Five boxes, each having weigh 100N, are stacked up. The bottom box is the fith from the top. What is the magnitude of the normal drove upward exerted by the fourth box from the top on the third box from the top
What is a "normal drove"?
Do you mean normal FORCE?
To find the magnitude of the normal force exerted by the fourth box from the top on the third box from the top, we need to consider the forces acting on the third box.
Let's label the boxes from top to bottom as Box 1, Box 2, Box 3, Box 4, and Box 5. We know that each box has a weight of 100N, and the bottom box is the fifth from the top. So, the weight of each box from top to bottom is:
Box 1: 100N
Box 2: 100N
Box 3: 100N
Box 4: 100N
Box 5: 100N
Since the boxes are stacked one on top of the other, the weight of each box creates a downward force on the box below it. In other words, Box 1 exerts a downward force of 100N on Box 2, Box 2 exerts a downward force of 100N on Box 3, and so on.
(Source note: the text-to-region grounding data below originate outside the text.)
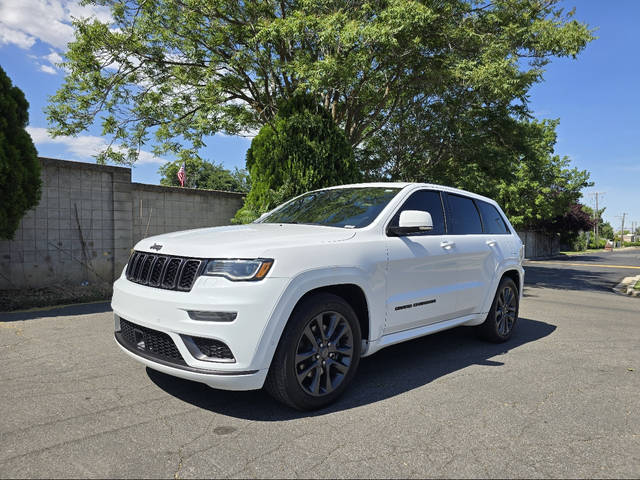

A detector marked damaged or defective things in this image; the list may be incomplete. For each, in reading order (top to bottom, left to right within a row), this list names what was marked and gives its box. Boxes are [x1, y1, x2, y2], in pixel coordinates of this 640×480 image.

cracked asphalt [0, 249, 636, 478]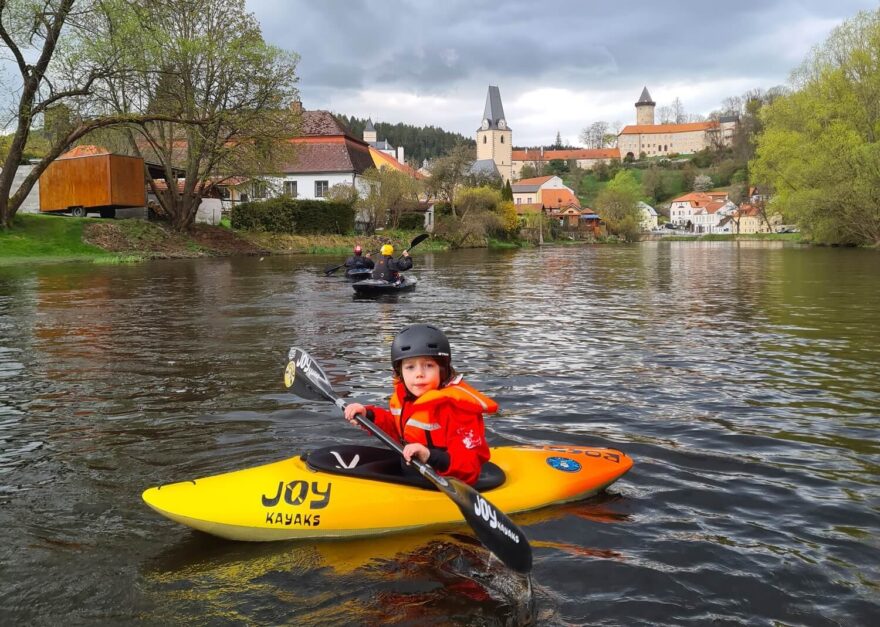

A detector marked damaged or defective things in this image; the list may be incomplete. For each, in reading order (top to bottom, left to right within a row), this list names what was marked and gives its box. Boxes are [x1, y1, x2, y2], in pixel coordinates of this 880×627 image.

rusty brown container [39, 151, 145, 213]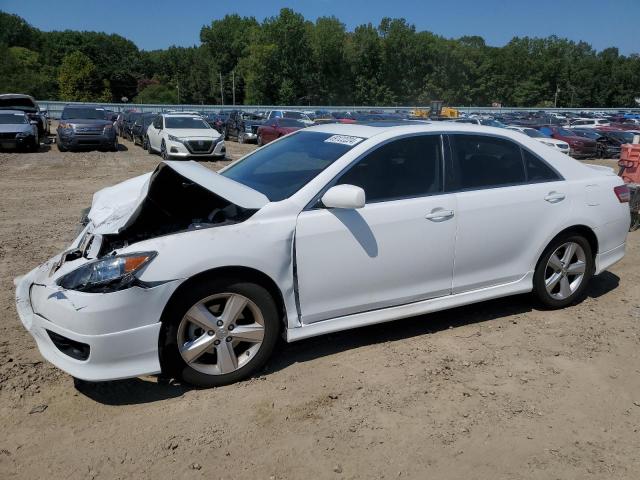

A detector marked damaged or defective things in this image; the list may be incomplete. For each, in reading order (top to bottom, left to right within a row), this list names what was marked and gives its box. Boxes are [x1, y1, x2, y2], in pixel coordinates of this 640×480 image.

broken front bumper [15, 258, 180, 382]
detached bumper cover [15, 262, 180, 382]
damaged headlight [57, 251, 158, 292]
crumpled hood [87, 161, 268, 234]
damaged white car [15, 124, 632, 386]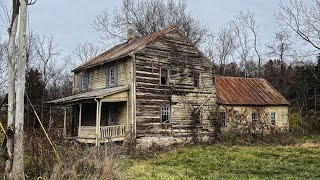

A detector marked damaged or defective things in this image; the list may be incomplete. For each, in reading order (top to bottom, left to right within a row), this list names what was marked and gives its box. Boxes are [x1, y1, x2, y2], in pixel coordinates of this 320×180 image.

rusty metal roof [73, 25, 178, 71]
rusty metal roof [215, 75, 290, 106]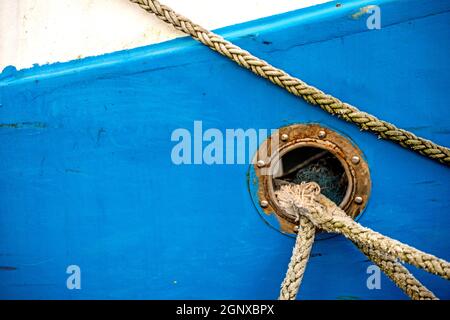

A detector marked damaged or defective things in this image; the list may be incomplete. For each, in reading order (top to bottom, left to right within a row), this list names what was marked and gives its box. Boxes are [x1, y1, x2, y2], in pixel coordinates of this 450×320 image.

rusty porthole [251, 122, 370, 235]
Now, to find the normal force exerted by the fourth box (Box 4) on the third box (Box 3), we need to consider the equilibrium of forces on Box 3. In this case, the downward force from Box 2 and the upward normal force from Box 4 should balance each other out since there is no vertical acceleration.
Since the weight of Box 3 is 100N, the downward force from Box 2 is also 100N. Therefore, to achieve equilibrium, the normal force exerted by Box 4 on Box 3 should also be 100N.
So, the magnitude of the normal force exerted by the fourth box from the top on the third box from the top is 100N.